俺は壁に手を突いた状態で足を開き、清の手で中を掻き出されていた。
いいよと断ったのに清は手伝うと言って聞かないくて、結局こんな事態になってしまった。
中を綺麗にしているところなんて見られたくなかったのに、バッチリ見られて。その本人に指でかき回されているのだ。
太くて節くれだった指が、敏感なところに触れて声が漏れる。
恥ずかし過ぎて困っているというのに、俺の体は素直に快楽を拾ってしまって、抵抗も出来ない。
後始末にシャワーを浴びているはずなのに、浴室には隠微な雰囲気が漂ってしまい、いたたまれない。
早く終わってくれと思うのに、清はねちっこいくそこを弄ってくるから行為は一向に終わらないくて困る。
「でも、こうしないと綺麗にならないだろ?ほら動くとやりにくいから、じっとして」
「っう……でも……っあぁ、じ、自分で出来る……」
「自分でだとやりにくそうだし……それにさっきフラフラしてたから危ないよ。俺のせいなんだから俺がするって……」
清はそう言ながら、なだめるように首筋にキスを落す。
「……っ」
さっきイッばかりで身体中が敏感になっているのだろう、それだけで体にジワリと快楽が広がってしまう。
足は震えて、立っているのがやっとだ。
なんでこんな事になったんだろうかと俺は疑問に思う。
朝は、もう喋る事も出来ないだろうと絶望していた。嫌われて避けられることも覚悟していたのに何が起こったのか、いまだに理解できない。
仕事終わり、まさか清の方から話しかけてくるとは思ってなかった。
あまつさえこんなことになるなんて。
快楽に頭を浸しながらもなんとか自問自答する。
まだ、自分は都合のいい夢でも見ているのだろうか、でも中をかき回す指の感触は本物だ。それに馬鹿みたいに漏れる自分の喘ぎ声も。
足に力が入らなくて壁に手を突いて立っているのがやっとになる。
流れる水の音の他にグチュっと粘ついた液体の音がして、その音だけでカアッと頭に血が登った。
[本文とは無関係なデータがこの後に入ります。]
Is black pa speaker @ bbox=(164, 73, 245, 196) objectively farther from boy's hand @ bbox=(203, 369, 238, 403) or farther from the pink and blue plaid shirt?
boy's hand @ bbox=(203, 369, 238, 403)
見えないと余計に清の指の形がはっきりと感じてしまって、ゾクゾクしたものが腰に響く。
思わず指を締め付けてしまった。
「……なんか中、すげぇ動いた。……誘ってんの?」
「っ!……ちが!……っあ!……だ、だめだ。そ、そこは……」
少しかすれたような声で言われて焦る。その途端、指の節くれだったところが前立腺に当たって、また体が恥ずかしいくらい反応した。
清の指も、出したものを掻き出す動きじゃなくなっている。
「してる時もここ擦ったら気持ち良さそうだった。ここ反応いいよね?」
「っあ……そ、そう。だ、だから触んないで……っあ……ほ、ほんっと……っああ!」
嫌だと言っているのに、清は楽しそうにそこばかりを責めてくる。
おさまっていたものはとっくに勃ち上がっていた、掻き出すだけのはずがただのプレイになりつつある。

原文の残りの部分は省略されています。